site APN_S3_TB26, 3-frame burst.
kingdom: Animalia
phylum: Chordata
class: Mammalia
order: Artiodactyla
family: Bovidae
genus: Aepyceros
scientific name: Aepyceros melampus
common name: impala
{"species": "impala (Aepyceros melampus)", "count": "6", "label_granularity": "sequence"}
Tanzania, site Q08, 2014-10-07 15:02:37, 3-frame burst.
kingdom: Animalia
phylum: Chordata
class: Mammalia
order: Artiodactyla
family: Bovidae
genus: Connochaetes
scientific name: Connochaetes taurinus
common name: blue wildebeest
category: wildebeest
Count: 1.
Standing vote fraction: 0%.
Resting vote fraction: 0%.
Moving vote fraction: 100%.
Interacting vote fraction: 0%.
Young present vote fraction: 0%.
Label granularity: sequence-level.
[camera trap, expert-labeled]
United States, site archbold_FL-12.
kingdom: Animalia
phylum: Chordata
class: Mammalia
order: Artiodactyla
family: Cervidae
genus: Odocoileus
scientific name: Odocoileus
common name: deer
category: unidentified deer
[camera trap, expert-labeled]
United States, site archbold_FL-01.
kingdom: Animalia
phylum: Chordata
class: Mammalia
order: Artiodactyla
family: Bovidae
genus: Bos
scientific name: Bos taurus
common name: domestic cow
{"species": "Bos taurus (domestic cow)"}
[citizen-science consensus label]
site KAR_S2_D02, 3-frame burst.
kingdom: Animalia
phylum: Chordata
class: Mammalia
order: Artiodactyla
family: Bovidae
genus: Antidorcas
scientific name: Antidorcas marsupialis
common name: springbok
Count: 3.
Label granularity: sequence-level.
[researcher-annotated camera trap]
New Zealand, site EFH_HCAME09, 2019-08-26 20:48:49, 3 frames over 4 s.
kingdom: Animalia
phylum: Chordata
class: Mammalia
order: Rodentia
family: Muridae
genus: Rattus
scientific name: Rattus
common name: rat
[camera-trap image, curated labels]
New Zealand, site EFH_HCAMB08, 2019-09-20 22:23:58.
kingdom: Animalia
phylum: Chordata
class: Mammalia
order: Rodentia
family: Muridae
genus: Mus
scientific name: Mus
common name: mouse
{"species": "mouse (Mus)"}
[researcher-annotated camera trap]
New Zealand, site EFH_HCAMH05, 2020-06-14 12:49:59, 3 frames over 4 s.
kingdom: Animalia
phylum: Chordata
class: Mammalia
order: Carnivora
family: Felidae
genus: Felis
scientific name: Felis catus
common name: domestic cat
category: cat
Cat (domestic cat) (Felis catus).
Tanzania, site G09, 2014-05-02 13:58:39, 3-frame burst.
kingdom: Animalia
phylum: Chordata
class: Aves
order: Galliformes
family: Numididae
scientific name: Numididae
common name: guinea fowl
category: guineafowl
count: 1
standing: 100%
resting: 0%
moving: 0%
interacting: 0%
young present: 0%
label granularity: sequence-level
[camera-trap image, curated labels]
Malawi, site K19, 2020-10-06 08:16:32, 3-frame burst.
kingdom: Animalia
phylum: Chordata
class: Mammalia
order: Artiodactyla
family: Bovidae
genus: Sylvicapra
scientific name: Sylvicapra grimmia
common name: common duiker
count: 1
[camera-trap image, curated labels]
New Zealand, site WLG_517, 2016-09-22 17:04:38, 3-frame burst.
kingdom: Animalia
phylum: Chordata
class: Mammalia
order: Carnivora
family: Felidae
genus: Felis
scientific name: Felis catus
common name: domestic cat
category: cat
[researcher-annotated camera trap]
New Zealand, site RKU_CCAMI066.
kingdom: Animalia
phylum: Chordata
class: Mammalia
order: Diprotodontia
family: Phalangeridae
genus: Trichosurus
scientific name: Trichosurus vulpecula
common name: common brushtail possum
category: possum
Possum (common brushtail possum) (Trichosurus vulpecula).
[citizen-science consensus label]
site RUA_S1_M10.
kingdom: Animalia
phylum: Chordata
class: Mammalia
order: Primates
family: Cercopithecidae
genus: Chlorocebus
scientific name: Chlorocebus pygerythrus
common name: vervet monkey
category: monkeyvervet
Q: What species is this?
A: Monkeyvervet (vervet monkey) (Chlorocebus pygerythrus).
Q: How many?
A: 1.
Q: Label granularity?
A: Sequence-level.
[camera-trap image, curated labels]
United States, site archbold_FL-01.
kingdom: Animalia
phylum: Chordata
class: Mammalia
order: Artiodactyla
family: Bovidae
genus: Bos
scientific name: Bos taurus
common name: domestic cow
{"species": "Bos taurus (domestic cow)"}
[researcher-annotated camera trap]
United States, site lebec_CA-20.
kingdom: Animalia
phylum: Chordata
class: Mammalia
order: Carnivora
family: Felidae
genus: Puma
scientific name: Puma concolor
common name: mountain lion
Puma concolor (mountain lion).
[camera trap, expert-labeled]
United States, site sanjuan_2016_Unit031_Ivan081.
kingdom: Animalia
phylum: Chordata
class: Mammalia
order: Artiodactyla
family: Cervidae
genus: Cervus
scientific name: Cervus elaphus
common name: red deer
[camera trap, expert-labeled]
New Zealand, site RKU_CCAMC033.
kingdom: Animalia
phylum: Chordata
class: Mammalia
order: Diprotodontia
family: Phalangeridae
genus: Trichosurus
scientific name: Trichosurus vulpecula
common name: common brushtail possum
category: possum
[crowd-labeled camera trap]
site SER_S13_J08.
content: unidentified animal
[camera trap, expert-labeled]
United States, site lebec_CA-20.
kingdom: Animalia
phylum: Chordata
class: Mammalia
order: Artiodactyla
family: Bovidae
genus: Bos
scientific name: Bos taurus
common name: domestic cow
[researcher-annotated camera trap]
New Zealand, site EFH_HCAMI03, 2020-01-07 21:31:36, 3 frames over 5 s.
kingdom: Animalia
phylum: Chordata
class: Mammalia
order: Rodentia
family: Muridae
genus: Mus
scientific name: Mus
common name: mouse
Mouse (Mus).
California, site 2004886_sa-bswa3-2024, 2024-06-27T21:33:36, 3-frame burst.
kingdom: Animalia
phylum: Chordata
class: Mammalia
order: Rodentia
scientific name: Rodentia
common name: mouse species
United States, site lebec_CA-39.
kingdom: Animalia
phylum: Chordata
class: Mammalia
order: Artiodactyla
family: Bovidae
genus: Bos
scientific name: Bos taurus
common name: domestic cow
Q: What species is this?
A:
——
Your goal →
Each entry should be retyped exactly as given.

Result of the exercise →
site APN_S3_TB26, 3-frame burst.
kingdom: Animalia
phylum: Chordata
class: Mammalia
order: Artiodactyla
family: Bovidae
genus: Aepyceros
scientific name: Aepyceros melampus
common name: impala
{"species": "impala (Aepyceros melampus)", "count": "6", "label_granularity": "sequence"}
Tanzania, site Q08, 2014-10-07 15:02:37, 3-frame burst.
kingdom: Animalia
phylum: Chordata
class: Mammalia
order: Artiodactyla
family: Bovidae
genus: Connochaetes
scientific name: Connochaetes taurinus
common name: blue wildebeest
category: wildebeest
Count: 1.
Standing vote fraction: 0%.
Resting vote fraction: 0%.
Moving vote fraction: 100%.
Interacting vote fraction: 0%.
Young present vote fraction: 0%.
Label granularity: sequence-level.
[camera trap, expert-labeled]
United States, site archbold_FL-12.
kingdom: Animalia
phylum: Chordata
class: Mammalia
order: Artiodactyla
family: Cervidae
genus: Odocoileus
scientific name: Odocoileus
common name: deer
category: unidentified deer
[camera trap, expert-labeled]
United States, site archbold_FL-01.
kingdom: Animalia
phylum: Chordata
class: Mammalia
order: Artiodactyla
family: Bovidae
genus: Bos
scientific name: Bos taurus
common name: domestic cow
{"species": "Bos taurus (domestic cow)"}
[citizen-science consensus label]
site KAR_S2_D02, 3-frame burst.
kingdom: Animalia
phylum: Chordata
class: Mammalia
order: Artiodactyla
family: Bovidae
genus: Antidorcas
scientific name: Antidorcas marsupialis
common name: springbok
Count: 3.
Label granularity: sequence-level.
[researcher-annotated camera trap]
New Zealand, site EFH_HCAME09, 2019-08-26 20:48:49, 3 frames over 4 s.
kingdom: Animalia
phylum: Chordata
class: Mammalia
order: Rodentia
family: Muridae
genus: Rattus
scientific name: Rattus
common name: rat
[camera-trap image, curated labels]
New Zealand, site EFH_HCAMB08, 2019-09-20 22:23:58.
kingdom: Animalia
phylum: Chordata
class: Mammalia
order: Rodentia
family: Muridae
genus: Mus
scientific name: Mus
common name: mouse
{"species": "mouse (Mus)"}
[researcher-annotated camera trap]
New Zealand, site EFH_HCAMH05, 2020-06-14 12:49:59, 3 frames over 4 s.
kingdom: Animalia
phylum: Chordata
class: Mammalia
order: Carnivora
family: Felidae
genus: Felis
scientific name: Felis catus
common name: domestic cat
category: cat
Cat (domestic cat) (Felis catus).
Tanzania, site G09, 2014-05-02 13:58:39, 3-frame burst.
kingdom: Animalia
phylum: Chordata
class: Aves
order: Galliformes
family: Numididae
scientific name: Numididae
common name: guinea fowl
category: guineafowl
count: 1
standing: 100%
resting: 0%
moving: 0%
interacting: 0%
young present: 0%
label granularity: sequence-level
[camera-trap image, curated labels]
Malawi, site K19, 2020-10-06 08:16:32, 3-frame burst.
kingdom: Animalia
phylum: Chordata
class: Mammalia
order: Artiodactyla
family: Bovidae
genus: Sylvicapra
scientific name: Sylvicapra grimmia
common name: common duiker
count: 1
[camera-trap image, curated labels]
New Zealand, site WLG_517, 2016-09-22 17:04:38, 3-frame burst.
kingdom: Animalia
phylum: Chordata
class: Mammalia
order: Carnivora
family: Felidae
genus: Felis
scientific name: Felis catus
common name: domestic cat
category: cat
[researcher-annotated camera trap]
New Zealand, site RKU_CCAMI066.
kingdom: Animalia
phylum: Chordata
class: Mammalia
order: Diprotodontia
family: Phalangeridae
genus: Trichosurus
scientific name: Trichosurus vulpecula
common name: common brushtail possum
category: possum
Possum (common brushtail possum) (Trichosurus vulpecula).
[citizen-science consensus label]
site RUA_S1_M10.
kingdom: Animalia
phylum: Chordata
class: Mammalia
order: Primates
family: Cercopithecidae
genus: Chlorocebus
scientific name: Chlorocebus pygerythrus
common name: vervet monkey
category: monkeyvervet
Q: What species is this?
A: Monkeyvervet (vervet monkey) (Chlorocebus pygerythrus).
Q: How many?
A: 1.
Q: Label granularity?
A: Sequence-level.
[camera-trap image, curated labels]
United States, site archbold_FL-01.
kingdom: Animalia
phylum: Chordata
class: Mammalia
order: Artiodactyla
family: Bovidae
genus: Bos
scientific name: Bos taurus
common name: domestic cow
{"species": "Bos taurus (domestic cow)"}
[researcher-annotated camera trap]
United States, site lebec_CA-20.
kingdom: Animalia
phylum: Chordata
class: Mammalia
order: Carnivora
family: Felidae
genus: Puma
scientific name: Puma concolor
common name: mountain lion
Puma concolor (mountain lion).
[camera trap, expert-labeled]
United States, site sanjuan_2016_Unit031_Ivan081.
kingdom: Animalia
phylum: Chordata
class: Mammalia
order: Artiodactyla
family: Cervidae
genus: Cervus
scientific name: Cervus elaphus
common name: red deer
[camera trap, expert-labeled]
New Zealand, site RKU_CCAMC033.
kingdom: Animalia
phylum: Chordata
class: Mammalia
order: Diprotodontia
family: Phalangeridae
genus: Trichosurus
scientific name: Trichosurus vulpecula
common name: common brushtail possum
category: possum
[crowd-labeled camera trap]
site SER_S13_J08.
content: unidentified animal
[camera trap, expert-labeled]
United States, site lebec_CA-20.
kingdom: Animalia
phylum: Chordata
class: Mammalia
order: Artiodactyla
family: Bovidae
genus: Bos
scientific name: Bos taurus
common name: domestic cow
[researcher-annotated camera trap]
New Zealand, site EFH_HCAMI03, 2020-01-07 21:31:36, 3 frames over 5 s.
kingdom: Animalia
phylum: Chordata
class: Mammalia
order: Rodentia
family: Muridae
genus: Mus
scientific name: Mus
common name: mouse
Mouse (Mus).
California, site 2004886_sa-bswa3-2024, 2024-06-27T21:33:36, 3-frame burst.
kingdom: Animalia
phylum: Chordata
class: Mammalia
order: Rodentia
scientific name: Rodentia
common name: mouse species
United States, site lebec_CA-39.
kingdom: Animalia
phylum: Chordata
class: Mammalia
order: Artiodactyla
family: Bovidae
genus: Bos
scientific name: Bos taurus
common name: domestic cow
Q: What species is this?
A:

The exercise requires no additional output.